Behind the stable exchange rate lies the elevated status of the Renminbi in global payments. Data from the Cross-Border Interbank Payment System (CIPS) operator's website shows that the average daily transaction value processed by CIPS in March hit a 12-month peak, reaching 920.5 billion yuan, with the number of transactions reaching 35,740. This represents a significant increase from February's 619.7 billion yuan and 25,930 transactions. On April 2nd alone, the transaction value climbed further to 1.22 trillion yuan, with nearly 42,000 transactions processed.
Three key structural advantages are enabling Chinese assets to become the new "safe haven": energy security, policy stability, and sound economic fundamentals.
Jacky Tang analyzed that China possesses a mature energy security policy framework.
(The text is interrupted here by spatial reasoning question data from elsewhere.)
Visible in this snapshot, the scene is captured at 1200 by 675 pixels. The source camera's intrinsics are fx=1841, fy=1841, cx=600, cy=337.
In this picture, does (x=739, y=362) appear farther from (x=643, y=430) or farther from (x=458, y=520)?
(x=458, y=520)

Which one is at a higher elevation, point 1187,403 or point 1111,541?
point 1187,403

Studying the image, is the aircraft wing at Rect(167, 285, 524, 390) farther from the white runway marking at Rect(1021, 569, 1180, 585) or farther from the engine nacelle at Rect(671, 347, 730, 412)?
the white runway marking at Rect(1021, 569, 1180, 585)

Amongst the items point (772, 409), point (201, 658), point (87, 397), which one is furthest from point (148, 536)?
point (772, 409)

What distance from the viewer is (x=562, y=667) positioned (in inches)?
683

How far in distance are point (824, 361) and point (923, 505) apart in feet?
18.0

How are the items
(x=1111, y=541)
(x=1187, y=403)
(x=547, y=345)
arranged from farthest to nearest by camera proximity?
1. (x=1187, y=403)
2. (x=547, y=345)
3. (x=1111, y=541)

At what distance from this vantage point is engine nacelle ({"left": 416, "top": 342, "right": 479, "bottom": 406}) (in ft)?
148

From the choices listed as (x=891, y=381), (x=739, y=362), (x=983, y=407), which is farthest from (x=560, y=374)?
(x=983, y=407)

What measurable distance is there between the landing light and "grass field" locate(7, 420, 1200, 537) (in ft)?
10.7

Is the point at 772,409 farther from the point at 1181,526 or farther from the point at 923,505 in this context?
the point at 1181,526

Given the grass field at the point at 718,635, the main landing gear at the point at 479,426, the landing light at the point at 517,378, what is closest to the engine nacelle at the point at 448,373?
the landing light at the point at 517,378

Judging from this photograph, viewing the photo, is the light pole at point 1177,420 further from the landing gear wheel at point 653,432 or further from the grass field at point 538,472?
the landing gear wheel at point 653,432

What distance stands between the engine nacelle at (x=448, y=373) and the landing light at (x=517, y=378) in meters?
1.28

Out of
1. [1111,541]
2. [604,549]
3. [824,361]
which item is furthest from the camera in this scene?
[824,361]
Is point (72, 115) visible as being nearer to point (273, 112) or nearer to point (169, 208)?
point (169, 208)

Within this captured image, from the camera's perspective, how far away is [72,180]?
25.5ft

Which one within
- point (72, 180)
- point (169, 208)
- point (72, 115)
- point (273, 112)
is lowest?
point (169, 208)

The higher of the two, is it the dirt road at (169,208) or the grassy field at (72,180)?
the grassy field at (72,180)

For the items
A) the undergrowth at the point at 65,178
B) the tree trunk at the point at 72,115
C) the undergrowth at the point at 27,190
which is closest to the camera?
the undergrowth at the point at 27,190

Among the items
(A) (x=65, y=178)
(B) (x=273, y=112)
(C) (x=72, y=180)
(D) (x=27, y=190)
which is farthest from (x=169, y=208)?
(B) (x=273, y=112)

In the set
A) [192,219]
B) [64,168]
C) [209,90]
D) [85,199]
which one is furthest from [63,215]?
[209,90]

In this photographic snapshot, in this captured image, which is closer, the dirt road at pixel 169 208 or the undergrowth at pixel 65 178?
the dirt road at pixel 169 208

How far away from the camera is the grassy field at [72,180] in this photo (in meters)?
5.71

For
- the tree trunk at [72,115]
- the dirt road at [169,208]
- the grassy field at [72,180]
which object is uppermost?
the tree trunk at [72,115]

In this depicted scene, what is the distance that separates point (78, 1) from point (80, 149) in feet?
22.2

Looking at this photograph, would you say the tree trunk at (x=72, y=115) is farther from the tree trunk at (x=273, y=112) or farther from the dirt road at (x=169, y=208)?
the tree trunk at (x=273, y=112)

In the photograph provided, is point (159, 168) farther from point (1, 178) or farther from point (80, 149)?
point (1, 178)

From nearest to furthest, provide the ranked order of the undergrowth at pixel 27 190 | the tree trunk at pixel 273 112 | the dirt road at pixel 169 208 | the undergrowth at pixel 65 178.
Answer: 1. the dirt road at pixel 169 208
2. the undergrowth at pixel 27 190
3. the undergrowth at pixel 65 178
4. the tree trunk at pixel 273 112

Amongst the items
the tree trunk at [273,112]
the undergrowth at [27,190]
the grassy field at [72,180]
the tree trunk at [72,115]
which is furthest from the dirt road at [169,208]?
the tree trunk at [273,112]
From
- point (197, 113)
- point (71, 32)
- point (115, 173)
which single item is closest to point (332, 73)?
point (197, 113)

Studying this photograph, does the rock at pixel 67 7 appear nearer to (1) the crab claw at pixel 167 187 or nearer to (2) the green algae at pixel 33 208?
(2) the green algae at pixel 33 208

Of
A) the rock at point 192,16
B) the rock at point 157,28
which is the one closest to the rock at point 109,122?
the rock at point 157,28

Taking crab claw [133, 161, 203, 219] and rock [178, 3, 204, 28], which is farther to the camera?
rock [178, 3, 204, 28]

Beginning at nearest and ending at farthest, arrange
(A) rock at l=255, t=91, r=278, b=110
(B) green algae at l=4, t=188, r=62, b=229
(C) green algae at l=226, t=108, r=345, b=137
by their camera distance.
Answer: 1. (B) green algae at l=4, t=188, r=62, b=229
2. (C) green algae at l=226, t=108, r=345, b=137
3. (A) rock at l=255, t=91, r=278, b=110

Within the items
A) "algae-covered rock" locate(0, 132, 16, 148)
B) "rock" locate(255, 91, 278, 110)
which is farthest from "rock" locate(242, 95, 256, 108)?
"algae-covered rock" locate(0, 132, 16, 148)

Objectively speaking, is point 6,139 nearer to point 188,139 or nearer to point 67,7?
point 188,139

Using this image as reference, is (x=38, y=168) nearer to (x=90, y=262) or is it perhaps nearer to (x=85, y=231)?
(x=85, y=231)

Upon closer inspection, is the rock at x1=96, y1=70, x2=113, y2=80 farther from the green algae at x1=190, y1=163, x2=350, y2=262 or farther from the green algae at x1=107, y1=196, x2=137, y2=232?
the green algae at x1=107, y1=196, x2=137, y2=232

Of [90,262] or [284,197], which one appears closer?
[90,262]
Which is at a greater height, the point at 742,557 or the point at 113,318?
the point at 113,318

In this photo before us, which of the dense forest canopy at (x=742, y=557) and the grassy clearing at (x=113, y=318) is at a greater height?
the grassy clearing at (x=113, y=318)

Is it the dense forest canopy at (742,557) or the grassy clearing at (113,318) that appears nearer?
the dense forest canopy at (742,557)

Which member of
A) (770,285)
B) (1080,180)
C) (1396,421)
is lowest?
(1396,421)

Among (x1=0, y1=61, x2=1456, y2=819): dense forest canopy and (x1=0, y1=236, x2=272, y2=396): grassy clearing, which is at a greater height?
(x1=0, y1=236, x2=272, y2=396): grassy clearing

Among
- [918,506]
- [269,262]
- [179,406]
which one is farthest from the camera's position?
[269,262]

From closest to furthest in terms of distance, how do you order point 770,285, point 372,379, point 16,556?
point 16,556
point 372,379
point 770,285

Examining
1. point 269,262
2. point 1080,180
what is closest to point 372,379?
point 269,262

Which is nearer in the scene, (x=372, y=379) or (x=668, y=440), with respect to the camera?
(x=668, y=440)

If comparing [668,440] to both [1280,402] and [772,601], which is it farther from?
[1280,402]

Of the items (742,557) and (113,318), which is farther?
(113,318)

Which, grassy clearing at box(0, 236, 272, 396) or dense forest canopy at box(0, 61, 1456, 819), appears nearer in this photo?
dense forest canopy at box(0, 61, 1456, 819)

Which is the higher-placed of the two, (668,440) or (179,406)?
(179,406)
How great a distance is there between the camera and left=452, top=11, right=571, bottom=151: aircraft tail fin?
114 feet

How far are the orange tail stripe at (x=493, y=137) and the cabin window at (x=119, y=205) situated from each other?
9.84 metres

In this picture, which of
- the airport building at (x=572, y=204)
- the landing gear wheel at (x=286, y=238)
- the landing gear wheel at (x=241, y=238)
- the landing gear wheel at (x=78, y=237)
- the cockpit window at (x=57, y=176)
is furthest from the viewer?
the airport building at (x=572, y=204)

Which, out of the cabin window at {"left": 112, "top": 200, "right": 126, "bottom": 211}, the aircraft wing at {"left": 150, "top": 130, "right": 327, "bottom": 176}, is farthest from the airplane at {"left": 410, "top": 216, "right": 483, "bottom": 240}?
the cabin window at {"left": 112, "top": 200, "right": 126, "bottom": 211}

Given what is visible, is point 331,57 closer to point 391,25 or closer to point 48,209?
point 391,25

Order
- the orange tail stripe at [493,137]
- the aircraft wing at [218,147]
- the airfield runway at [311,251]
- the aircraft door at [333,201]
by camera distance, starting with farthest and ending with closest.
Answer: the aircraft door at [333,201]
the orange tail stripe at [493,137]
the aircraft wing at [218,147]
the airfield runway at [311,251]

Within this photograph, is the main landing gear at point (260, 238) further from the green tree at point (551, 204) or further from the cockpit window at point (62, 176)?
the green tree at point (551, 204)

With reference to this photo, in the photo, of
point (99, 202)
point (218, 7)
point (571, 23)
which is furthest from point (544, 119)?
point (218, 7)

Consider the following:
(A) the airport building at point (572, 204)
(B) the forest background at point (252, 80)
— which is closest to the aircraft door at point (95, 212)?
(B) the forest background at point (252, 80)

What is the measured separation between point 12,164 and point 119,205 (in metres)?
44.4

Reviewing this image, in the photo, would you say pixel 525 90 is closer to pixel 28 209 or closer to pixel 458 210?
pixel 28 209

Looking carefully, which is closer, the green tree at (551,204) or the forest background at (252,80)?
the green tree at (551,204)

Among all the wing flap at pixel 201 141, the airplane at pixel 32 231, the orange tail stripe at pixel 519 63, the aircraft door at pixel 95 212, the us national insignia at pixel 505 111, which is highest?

It not only has ample domestic coal resources but also diversified import channels for oil and gas covering regions like Russia and Central Asia. Its strategic petroleum reserve can support consumption for over 100 days. Unlike Japan and South Korea, which rely on imports for 80% to 95% of their energy needs, China's diversified sources of oil and gas minimize supply chain shocks. Moreover, China's vast renewable energy system significantly dilutes the impact of rising fuel costs. Data indicates that renewable and alternative energy sources, including nuclear, wind, solar, and hydropower, now account for 40% of China's total electricity generation, a substantial increase from 26% a decade ago.
Another major advantage for China is policy predictability. Wang Xinjie stated that, on the policy front, in stark contrast to the uncertainty surrounding U.S. monetary policy, China does not face an inflation problem. Its monetary policy remains appropriately accommodative with ample room for maneuver. Therefore, even if oil prices remain high going forward, China has more monetary policy space to cushion the impact.
Jacky Tang expressed a similar view, stating that while global assets are repricing for inflation and policy uncertainty, Chinese assets are repricing earnings risk within a more predictable macro framework with stronger policy support. Chinese assets are becoming relative stabilizers, playing a role as low-volatility allocations. They offer diversification value when traditional hedging tools fail.
Looking ahead, Wang Xinjie concluded, "We believe this trend will continue in the long term. However, the underlying logic is not solely about safe-haven flows, but rather a global rebalancing of funds and sustained inflows driven by the search for diversified allocations."